#### [Requirements]
Give every line again exactly as it appears, please, but not the pictures.

#### [Material]
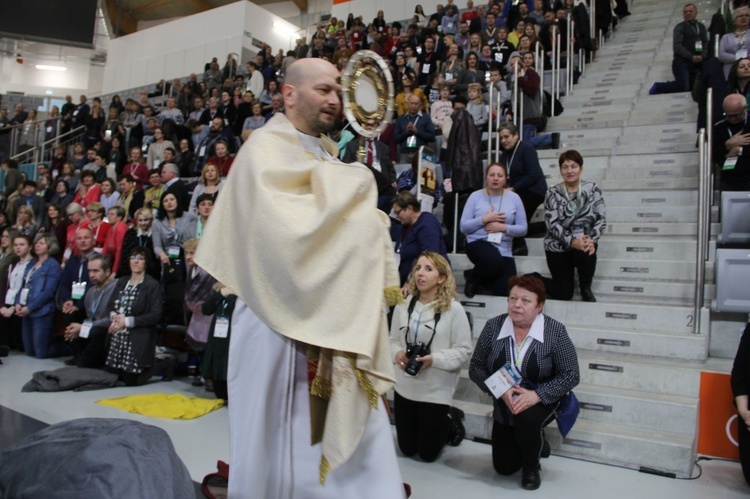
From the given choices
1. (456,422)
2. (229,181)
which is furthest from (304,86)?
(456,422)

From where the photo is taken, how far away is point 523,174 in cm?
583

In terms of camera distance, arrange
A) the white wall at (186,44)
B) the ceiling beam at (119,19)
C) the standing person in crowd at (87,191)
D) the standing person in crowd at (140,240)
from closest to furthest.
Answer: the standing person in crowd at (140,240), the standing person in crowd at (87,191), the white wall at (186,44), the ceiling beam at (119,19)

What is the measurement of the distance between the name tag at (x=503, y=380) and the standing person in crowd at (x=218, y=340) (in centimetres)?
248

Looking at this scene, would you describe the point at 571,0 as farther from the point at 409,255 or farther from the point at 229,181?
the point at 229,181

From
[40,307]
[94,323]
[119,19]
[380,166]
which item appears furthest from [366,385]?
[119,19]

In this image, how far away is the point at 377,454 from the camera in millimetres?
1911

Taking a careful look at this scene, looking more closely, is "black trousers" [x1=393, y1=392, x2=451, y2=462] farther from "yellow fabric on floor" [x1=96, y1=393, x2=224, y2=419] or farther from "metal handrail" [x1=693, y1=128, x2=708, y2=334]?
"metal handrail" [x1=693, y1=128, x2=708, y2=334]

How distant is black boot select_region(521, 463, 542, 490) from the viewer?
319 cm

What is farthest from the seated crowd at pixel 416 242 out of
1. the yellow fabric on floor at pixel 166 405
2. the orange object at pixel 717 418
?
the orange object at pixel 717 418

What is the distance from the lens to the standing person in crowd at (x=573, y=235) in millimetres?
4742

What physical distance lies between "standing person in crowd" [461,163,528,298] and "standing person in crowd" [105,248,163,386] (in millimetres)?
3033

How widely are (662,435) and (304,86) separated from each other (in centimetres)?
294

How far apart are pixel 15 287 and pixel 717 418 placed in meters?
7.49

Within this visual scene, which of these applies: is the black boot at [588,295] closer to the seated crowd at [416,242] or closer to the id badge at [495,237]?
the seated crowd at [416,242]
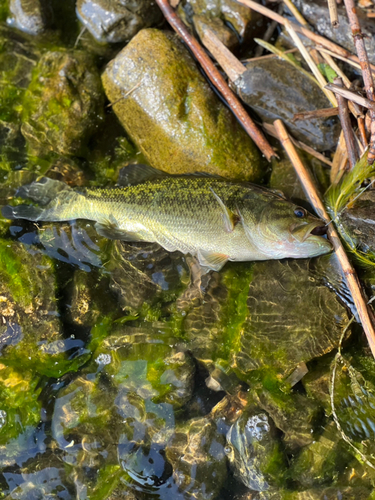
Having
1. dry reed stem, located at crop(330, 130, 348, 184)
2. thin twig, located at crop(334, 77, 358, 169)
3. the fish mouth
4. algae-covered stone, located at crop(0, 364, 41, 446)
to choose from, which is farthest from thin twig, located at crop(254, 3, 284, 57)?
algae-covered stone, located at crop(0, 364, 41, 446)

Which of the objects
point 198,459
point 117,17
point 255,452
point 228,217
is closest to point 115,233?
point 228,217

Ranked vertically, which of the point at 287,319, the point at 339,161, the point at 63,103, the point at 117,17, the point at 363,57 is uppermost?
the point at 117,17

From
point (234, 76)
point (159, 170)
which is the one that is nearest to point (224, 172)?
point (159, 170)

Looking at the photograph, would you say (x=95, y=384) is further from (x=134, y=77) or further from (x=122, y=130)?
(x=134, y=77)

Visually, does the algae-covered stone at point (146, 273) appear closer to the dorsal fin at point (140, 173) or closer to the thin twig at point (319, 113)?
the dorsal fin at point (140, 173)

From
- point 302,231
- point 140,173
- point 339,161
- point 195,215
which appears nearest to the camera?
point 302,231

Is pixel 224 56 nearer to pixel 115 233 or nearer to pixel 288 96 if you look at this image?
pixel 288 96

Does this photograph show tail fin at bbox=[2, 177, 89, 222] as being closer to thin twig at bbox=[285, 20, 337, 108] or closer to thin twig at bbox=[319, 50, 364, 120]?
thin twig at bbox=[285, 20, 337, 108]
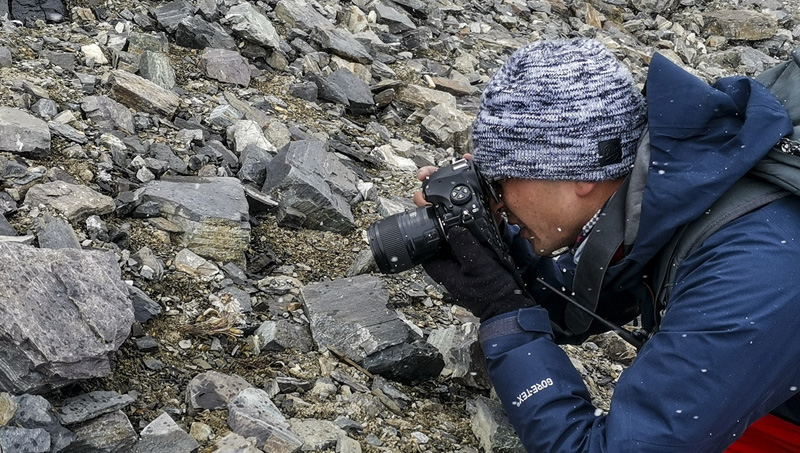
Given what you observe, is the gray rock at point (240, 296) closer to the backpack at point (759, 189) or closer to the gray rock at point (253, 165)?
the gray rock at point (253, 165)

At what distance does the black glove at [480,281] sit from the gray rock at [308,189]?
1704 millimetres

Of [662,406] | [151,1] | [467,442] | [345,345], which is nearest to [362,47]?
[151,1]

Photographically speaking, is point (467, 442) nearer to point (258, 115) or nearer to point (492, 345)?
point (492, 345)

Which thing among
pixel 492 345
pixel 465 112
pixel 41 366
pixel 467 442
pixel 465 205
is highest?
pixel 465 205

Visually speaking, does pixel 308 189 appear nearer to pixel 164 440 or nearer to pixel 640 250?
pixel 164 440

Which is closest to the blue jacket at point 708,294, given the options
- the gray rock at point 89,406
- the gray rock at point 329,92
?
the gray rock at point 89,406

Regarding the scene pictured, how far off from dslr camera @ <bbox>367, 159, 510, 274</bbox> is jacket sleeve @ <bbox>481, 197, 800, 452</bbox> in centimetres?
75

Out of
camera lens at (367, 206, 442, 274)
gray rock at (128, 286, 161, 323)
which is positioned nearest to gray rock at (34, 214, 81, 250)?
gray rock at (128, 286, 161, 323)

#### [Task answer]
From the given choices
1. (456,422)
2. (229,181)
which is furthest from (304,86)?
(456,422)

From where the photo is taken, how far away is point 523,174 in cm?
583

In terms of camera distance, arrange
A) the white wall at (186,44)
B) the ceiling beam at (119,19)
C) the standing person in crowd at (87,191)
D) the standing person in crowd at (140,240)
from closest to furthest.
Answer: the standing person in crowd at (140,240), the standing person in crowd at (87,191), the white wall at (186,44), the ceiling beam at (119,19)

What is the measurement of the distance between the name tag at (x=503, y=380) and the standing person in crowd at (x=218, y=340) (in centimetres)?
248

Looking at this scene, would you describe the point at 571,0 as farther from the point at 409,255 or farther from the point at 229,181?
the point at 229,181

From
[40,307]
[94,323]
[119,19]
[380,166]
which item appears furthest from [366,385]?
[119,19]

In this image, how far away is the point at 377,454 from the camera in millimetres?
1911

Taking a careful look at this scene, looking more closely, is "black trousers" [x1=393, y1=392, x2=451, y2=462] farther from "yellow fabric on floor" [x1=96, y1=393, x2=224, y2=419] or farther from "metal handrail" [x1=693, y1=128, x2=708, y2=334]?
"metal handrail" [x1=693, y1=128, x2=708, y2=334]

How distant is black boot select_region(521, 463, 542, 490) from the viewer?
319 cm

What is farthest from the seated crowd at pixel 416 242 out of
1. the yellow fabric on floor at pixel 166 405
2. the orange object at pixel 717 418
?
the orange object at pixel 717 418

What is the distance from the lens to the standing person in crowd at (x=573, y=235) in millimetres?
4742

What physical distance lies between "standing person in crowd" [461,163,528,298] and "standing person in crowd" [105,248,163,386] (in millimetres)?
3033

How widely are (662,435) and (304,86) separated from each other (in centimetres)?
294

How far apart are pixel 15 287 and pixel 717 418 placed in meters?
7.49

Within this visual scene, which of these applies: is the black boot at [588,295] closer to the seated crowd at [416,242] or closer to the id badge at [495,237]?
the seated crowd at [416,242]
Having
1. dry reed stem, located at crop(330, 130, 348, 184)
2. thin twig, located at crop(334, 77, 358, 169)
3. the fish mouth
4. algae-covered stone, located at crop(0, 364, 41, 446)
to choose from, which is farthest from thin twig, located at crop(254, 3, 284, 57)?
algae-covered stone, located at crop(0, 364, 41, 446)

Which of the objects
point 198,459
point 117,17
point 255,452
point 228,217
is closest to point 115,233?
point 228,217

Ranked vertically, which of the point at 287,319, the point at 339,161, the point at 63,103, the point at 117,17, the point at 363,57 is uppermost?
the point at 117,17

From
point (234, 76)
point (159, 170)
which is the one that is nearest to point (224, 172)?
point (159, 170)

Looking at the photograph, would you say (x=95, y=384) is further from (x=134, y=77) or further from (x=122, y=130)?
(x=134, y=77)

Visually, does the algae-covered stone at point (146, 273) appear closer to the dorsal fin at point (140, 173) or closer to the thin twig at point (319, 113)?
the dorsal fin at point (140, 173)

From
- point 302,231
- point 140,173
- point 339,161
- point 195,215
which appears nearest to the camera?
point 302,231

Is pixel 224 56 nearer to pixel 115 233 or nearer to pixel 288 96 if you look at this image?
pixel 288 96

Does this photograph show tail fin at bbox=[2, 177, 89, 222] as being closer to thin twig at bbox=[285, 20, 337, 108] or closer to thin twig at bbox=[319, 50, 364, 120]?
thin twig at bbox=[285, 20, 337, 108]
Given what you observe, is the gray rock at point (240, 296) closer to the backpack at point (759, 189) or closer to the gray rock at point (253, 165)?
the gray rock at point (253, 165)

At what distance does the black glove at [480,281] sit from the gray rock at [308,189]?
1704 millimetres

Of [662,406] | [151,1] | [467,442] | [345,345], which is nearest to [362,47]?
[151,1]

Photographically speaking, is point (467, 442) nearer to point (258, 115) or nearer to point (492, 345)?
point (492, 345)

Which thing among
pixel 492 345
pixel 465 112
pixel 41 366
pixel 467 442
pixel 465 205
is highest?
pixel 465 205

Visually speaking, does pixel 308 189 appear nearer to pixel 164 440 or nearer to pixel 640 250?
pixel 164 440

Which is closest to the blue jacket at point 708,294, given the options
- the gray rock at point 89,406
- the gray rock at point 329,92
?
the gray rock at point 89,406

Regarding the scene pictured, how far off from dslr camera @ <bbox>367, 159, 510, 274</bbox> is jacket sleeve @ <bbox>481, 197, 800, 452</bbox> in centimetres?
75

Out of
camera lens at (367, 206, 442, 274)
gray rock at (128, 286, 161, 323)
which is positioned nearest to gray rock at (34, 214, 81, 250)?
gray rock at (128, 286, 161, 323)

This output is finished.